Il y a neuf mois, la Ville de Gatineau se lançait dans une expérience d’assouplissement de l’ouverture des heures de bars dans le Vieux-Hull.

Bars de Hull: attendons un peu

Il y a neuf mois, la Ville de Gatineau se lançait dans une expérience d’assouplissement de l’ouverture des heures de bars dans le Vieux-Hull. Comme prévu, la tentative a été concluante: il ne s’est virtuellement rien passé dans le secteur des bars de la promenade du Portage pendant ces neuf mois. Cela donnera des munitions aux tenanciers de bars à l’effet que les heures d’ouverture doivent être prolongées de façon permanente.

Mais il ne faudrait pas agir trop rapidement.

Neuf mois est une période relativement courte, dans l’histoire de la municipalité, pour tirer des conclusions permanentes.

En mai 2019, Le Droit suggérait que le projet-pilote soit réitéré au moins une autre fois, et peut-être même deux, avant de changer la réglementation municipale. Nous maintenons cette position. Parce que fondamentalement, rien n’a profondément changé sur le terrain, mis à part cette temporaire accalmie.

Les opposants à l’assouplissement de l’ouverture des heures de bars avaient sorti tout l’arsenal des menaces à l’effet que le ciel allait nous tomber sur la tête si les bars prolongeaient leur ouverture de 2 h à 3 h. Le ton était lugubre.

À l’inverse, les tenanciers de bars scandaient que la situation avait changé depuis que la municipalité avait renforci sa réglementation en 1997. Que les nombreux bars et discothèques de la promenade du Portage avaient disparu, et qu’ils n’étaient pas sur le point de revenir en masse.

De fait, les bars sont bel et bien partis et aucun n’a pris leur place depuis neuf mois.

Il y a eu quelques escarmouches, mais rien qui ne sorte de l’ordinaire. Et surtout, rien qui ne ressemble à la cohue que la promenade vivait dans les années 1980 et 1990: des dérapages quasi quotidiens, des batailles en règle entre clients éméchés, l’intervention régulière des forces de l’ordre pour ramener un peu de calme.

C’est la croisade menée par le conseiller municipal d’alors, Claude Bonhomme, qui a mis en lumière tout ce qui s’y passait à l’insu de la majorité des Gatinois.

Progressivement, le resserrement des heures de fermeture des bars a joué son rôle: un à un, les débits de boisson ont fermé leurs portes et les clients ont cessé de venir finir leurs soirées dans le Vieux-Hull.

Le problème s’est pas mal réglé tout seul à partir de ce moment.

Le calme est revenu dans le secteur.

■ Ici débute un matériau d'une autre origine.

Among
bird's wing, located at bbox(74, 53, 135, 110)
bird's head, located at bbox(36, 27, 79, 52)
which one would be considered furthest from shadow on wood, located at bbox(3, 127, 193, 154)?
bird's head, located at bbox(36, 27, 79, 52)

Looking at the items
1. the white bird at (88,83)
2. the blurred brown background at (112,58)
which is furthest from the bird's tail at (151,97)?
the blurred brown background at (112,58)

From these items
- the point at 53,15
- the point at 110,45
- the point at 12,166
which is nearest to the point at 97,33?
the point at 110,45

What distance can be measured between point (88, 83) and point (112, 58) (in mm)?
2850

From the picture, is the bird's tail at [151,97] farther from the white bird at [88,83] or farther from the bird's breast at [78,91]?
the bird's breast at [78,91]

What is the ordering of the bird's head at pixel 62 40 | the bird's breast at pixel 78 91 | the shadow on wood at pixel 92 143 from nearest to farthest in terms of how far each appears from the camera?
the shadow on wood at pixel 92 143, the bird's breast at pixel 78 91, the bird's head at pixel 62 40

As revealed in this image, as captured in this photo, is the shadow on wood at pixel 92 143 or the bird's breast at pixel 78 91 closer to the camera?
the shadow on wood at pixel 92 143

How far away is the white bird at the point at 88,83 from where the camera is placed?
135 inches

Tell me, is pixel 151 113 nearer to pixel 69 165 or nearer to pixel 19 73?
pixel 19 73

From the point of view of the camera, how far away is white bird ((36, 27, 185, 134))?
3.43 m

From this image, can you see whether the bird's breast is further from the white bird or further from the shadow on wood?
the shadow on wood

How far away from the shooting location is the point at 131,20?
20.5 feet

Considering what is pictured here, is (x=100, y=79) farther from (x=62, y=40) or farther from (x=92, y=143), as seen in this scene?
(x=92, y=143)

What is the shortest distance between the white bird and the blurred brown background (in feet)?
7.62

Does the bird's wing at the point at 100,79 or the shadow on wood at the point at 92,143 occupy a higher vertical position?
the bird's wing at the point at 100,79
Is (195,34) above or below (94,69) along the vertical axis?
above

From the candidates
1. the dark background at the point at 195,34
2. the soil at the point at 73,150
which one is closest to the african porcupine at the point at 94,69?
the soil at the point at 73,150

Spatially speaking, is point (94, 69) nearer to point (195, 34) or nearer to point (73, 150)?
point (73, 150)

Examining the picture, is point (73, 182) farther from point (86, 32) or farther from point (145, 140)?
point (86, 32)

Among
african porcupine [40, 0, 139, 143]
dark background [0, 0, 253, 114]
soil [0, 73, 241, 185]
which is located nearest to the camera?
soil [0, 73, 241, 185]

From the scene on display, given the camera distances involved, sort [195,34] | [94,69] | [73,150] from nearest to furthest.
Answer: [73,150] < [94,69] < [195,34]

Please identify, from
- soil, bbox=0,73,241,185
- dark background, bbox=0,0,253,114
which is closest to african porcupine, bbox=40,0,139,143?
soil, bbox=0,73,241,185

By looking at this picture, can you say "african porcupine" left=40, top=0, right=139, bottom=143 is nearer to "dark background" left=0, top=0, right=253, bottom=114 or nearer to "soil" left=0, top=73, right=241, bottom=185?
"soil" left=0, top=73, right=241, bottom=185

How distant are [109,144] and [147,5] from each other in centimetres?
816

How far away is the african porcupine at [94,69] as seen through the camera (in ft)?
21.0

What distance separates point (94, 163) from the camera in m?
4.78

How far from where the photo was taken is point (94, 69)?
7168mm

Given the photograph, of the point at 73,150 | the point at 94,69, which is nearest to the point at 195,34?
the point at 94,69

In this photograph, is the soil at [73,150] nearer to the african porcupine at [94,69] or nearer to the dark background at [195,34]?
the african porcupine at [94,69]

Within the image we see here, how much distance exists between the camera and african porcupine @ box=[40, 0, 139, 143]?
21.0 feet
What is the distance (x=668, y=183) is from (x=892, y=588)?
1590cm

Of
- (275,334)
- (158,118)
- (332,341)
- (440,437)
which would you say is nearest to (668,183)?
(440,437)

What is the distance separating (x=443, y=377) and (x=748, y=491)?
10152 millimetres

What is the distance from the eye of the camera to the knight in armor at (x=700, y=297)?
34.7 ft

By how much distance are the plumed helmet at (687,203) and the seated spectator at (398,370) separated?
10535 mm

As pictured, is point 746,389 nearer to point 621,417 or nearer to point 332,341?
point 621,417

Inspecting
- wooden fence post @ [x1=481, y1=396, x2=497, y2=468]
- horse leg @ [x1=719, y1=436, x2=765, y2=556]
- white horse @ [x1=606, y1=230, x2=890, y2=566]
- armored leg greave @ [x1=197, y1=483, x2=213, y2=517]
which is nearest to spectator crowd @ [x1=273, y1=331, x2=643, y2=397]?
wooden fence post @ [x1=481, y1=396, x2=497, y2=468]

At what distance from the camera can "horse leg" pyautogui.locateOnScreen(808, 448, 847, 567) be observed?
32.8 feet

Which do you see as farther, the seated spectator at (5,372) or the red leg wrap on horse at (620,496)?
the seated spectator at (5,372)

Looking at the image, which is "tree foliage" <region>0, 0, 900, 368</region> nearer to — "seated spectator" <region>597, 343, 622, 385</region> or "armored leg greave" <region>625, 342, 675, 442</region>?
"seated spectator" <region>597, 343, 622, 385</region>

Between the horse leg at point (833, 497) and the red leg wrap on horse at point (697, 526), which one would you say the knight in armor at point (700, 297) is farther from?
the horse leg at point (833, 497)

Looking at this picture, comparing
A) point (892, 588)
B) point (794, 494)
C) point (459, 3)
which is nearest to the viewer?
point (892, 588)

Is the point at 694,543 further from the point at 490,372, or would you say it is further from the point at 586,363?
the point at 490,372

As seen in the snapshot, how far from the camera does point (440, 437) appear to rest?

Mais fallait-il annuler la mesure de 1997 en 2019? Ces 22 années de temps relativement paisible allaient-elles disparaître et la cohue revenir? Cela faisait partie du risque et des menaces verbalisées par les opposants. De là l’idée d’une période d’essai de plusieurs mois pour tenter le diable pour voir s’il allait revenir.

On le répète: une seule période de neuf mois s’avère une durée trop courte pour changer la réglementation de façon permanente. Pour en être bien sûr, il en faut au moins une autre de neuf mois, et peut-être une troisième, pour bien mesurer l’ampleur du changement dans les comportements des clients... et des tenanciers de bars.

La Ville de Gatineau a annoncé qu’il y aura maintenant une analyse de la situation et qu’en juin prochain, le conseil statuera sur le maintien d’une fermeture à 2 h, ou si le Vieux-Hull doit s’aligner avec le reste du Québec et imposer le départ de ses clients à 3 h.

Entre temps, ironie du sort, les bars fermeront à 2 h. Ça s’appelle jouer au yoyo, et ce n’est jamais trop bon pour les bars, qui sont des entreprises à peu près comme les autres.